TASK INSTRUCTIONS:
Duplicate the forum thread word for word, from "This is like" up to and including "align at all.".

PROVIDED TEXT:
This is like when I see libs online say things like "We need to get money out of politics!!" but it begs a question no one ever asks, which is "How?". How do you get money out of a political system so deeply entrenched with lobbying at its core? Naturally, when pressed on the question, they fall back to "we just need to support progressive candidates, we have to be more 'politically active' and we have to educate people on the issues". Yet, it-is-known that what constituents want, and what results from our political system, never actually align at all.

I wonder what it is that keeps even the most politically engaged, and highly educated libs, like the one you are referring to, on the treadmill for so long?

[–] duderium@hexbear.net 4 points 10 hours ago* (last edited 10 hours ago)

I wonder what it is that keeps even the most politically engaged, and highly educated libs, like the one you are referring to, on the treadmill for so long?

The system is still working well enough for them to not really question it too deeply. They see Drumpf mucking things up on MSNBC, but their daily lives are still basically the same, and treat-filled. (This is why they get angry and not curious when you tell them that it’s possible to change things without necessarily voting or doing peaceful protests.) For me at least, as a liberal I sacrificed so much to the system and just kept getting fucked so hard in return that (with the proper guidance) I couldn’t help but start asking deeper questions.

[–] BeamBrain@hexbear.net 42 points 1 day ago* (last edited 1 day ago) (1 children)

I wonder what it is that keeps even the most politically engaged, and highly educated libs, like the one you are referring to, on the treadmill for so long?

If the existing political system is untenable, then that means that they are morally required to overthrow it, an endeavor that involves a lot of hard work, personal risk, and sacrifice. As Nechayev said:

The revolutionary is a doomed man. He has no personal interests, no business affairs, no emotions, no attachments, no property, and no name. Everything in him is wholly absorbed in the single thought and the single passion for revolution.

DATASET EXCERPT:
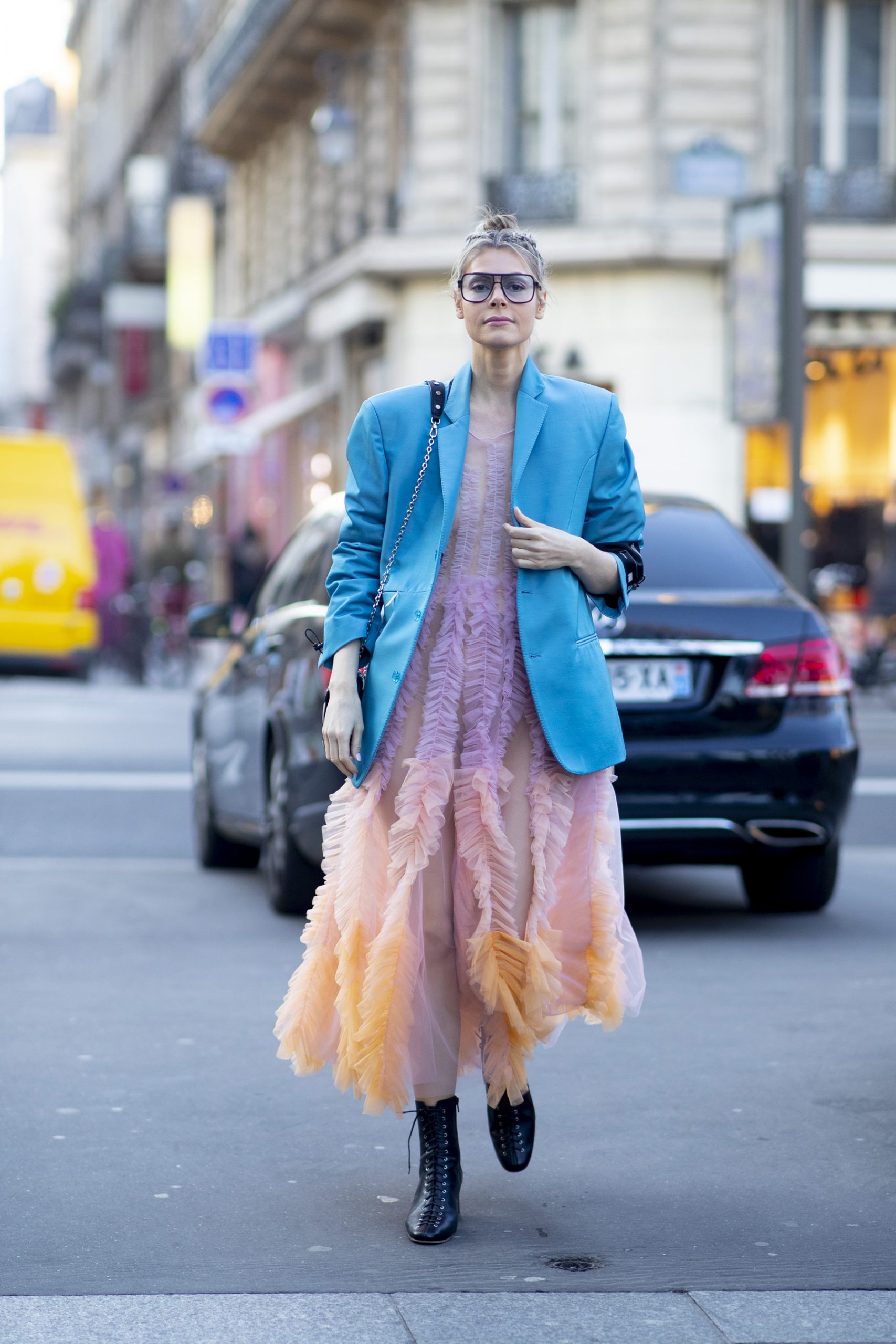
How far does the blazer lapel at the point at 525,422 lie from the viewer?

TASK SOLUTION:
This is like when I see libs online say things like "We need to get money out of politics!!" but it begs a question no one ever asks, which is "How?". How do you get money out of a political system so deeply entrenched with lobbying at its core? Naturally, when pressed on the question, they fall back to "we just need to support progressive candidates, we have to be more 'politically active' and we have to educate people on the issues". Yet, it-is-known that what constituents want, and what results from our political system, never actually align at all.